Les prestataires de services de paiement sont autorisés à ne pas appliquer l'authentification forte du client, sous réserve du respect des exigences définies à l'article 2, lorsque le payeur initie une opération de paiement électronique sans contact, pour autant que les conditions suivantes soient remplies:

a)

le montant individuel de l'opération de paiement électronique sans contact ne dépasse pas 50 EUR; et

b)

le montant cumulé des précédentes opérations de paiement électronique sans contact initiées par l'intermédiaire d'un instrument de paiement disposant d'une fonctionnalité sans contact, depuis la date de la dernière authentification forte du client, ne dépasse pas 150 EUR; ou

c)

le nombre d'opérations de paiement électronique sans contact consécutives initiées par l'intermédiaire de l'instrument de paiement disposant d'une fonctionnalité sans contact, depuis la dernière authentification forte du client, ne dépasse pas cinq.

Article 12

Automates de paiement des frais de transport et de parking

Les prestataires de services de paiement sont autorisés à ne pas appliquer l'authentification forte du client, sous réserve du respect des exigences définies à l'article 2, lorsque le payeur initie une opération de paiement électronique à partir d'un automate de paiement afin de régler des frais de transport ou de parking.

Article 13

Bénéficiaires de confiance

1.   Les prestataires de services de paiement appliquent l'authentification forte du client lorsqu'un payeur crée ou modifie une liste de bénéficiaires de confiance par l'intermédiaire du prestataire de services de paiement gestionnaire de son compte.

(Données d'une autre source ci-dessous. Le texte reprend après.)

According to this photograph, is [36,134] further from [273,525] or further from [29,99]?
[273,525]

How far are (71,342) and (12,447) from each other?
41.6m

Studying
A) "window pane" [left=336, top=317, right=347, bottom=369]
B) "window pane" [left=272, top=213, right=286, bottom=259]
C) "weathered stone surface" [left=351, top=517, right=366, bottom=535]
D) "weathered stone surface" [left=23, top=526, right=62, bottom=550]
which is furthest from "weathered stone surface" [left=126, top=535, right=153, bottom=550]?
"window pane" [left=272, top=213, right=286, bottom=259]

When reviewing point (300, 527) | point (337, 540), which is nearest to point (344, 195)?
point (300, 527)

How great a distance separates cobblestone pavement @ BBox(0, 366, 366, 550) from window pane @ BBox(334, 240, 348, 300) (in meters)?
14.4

2.   Les prestataires de services de paiement sont autorisés à ne pas appliquer l'authentification forte du client, sous réserve du respect des exigences générales en matière d'authentification, lorsque le payeur initie une opération de paiement et que le bénéficiaire figure dans une liste de bénéficiaires de confiance préalablement créée par le payeur.

Article 14

Opérations récurrentes

1.   Les prestataires de services de paiement appliquent l'authentification forte du client lorsqu'un payeur crée, modifie ou initie pour la première fois une série d'opérations récurrentes ayant le même montant et le même bénéficiaire.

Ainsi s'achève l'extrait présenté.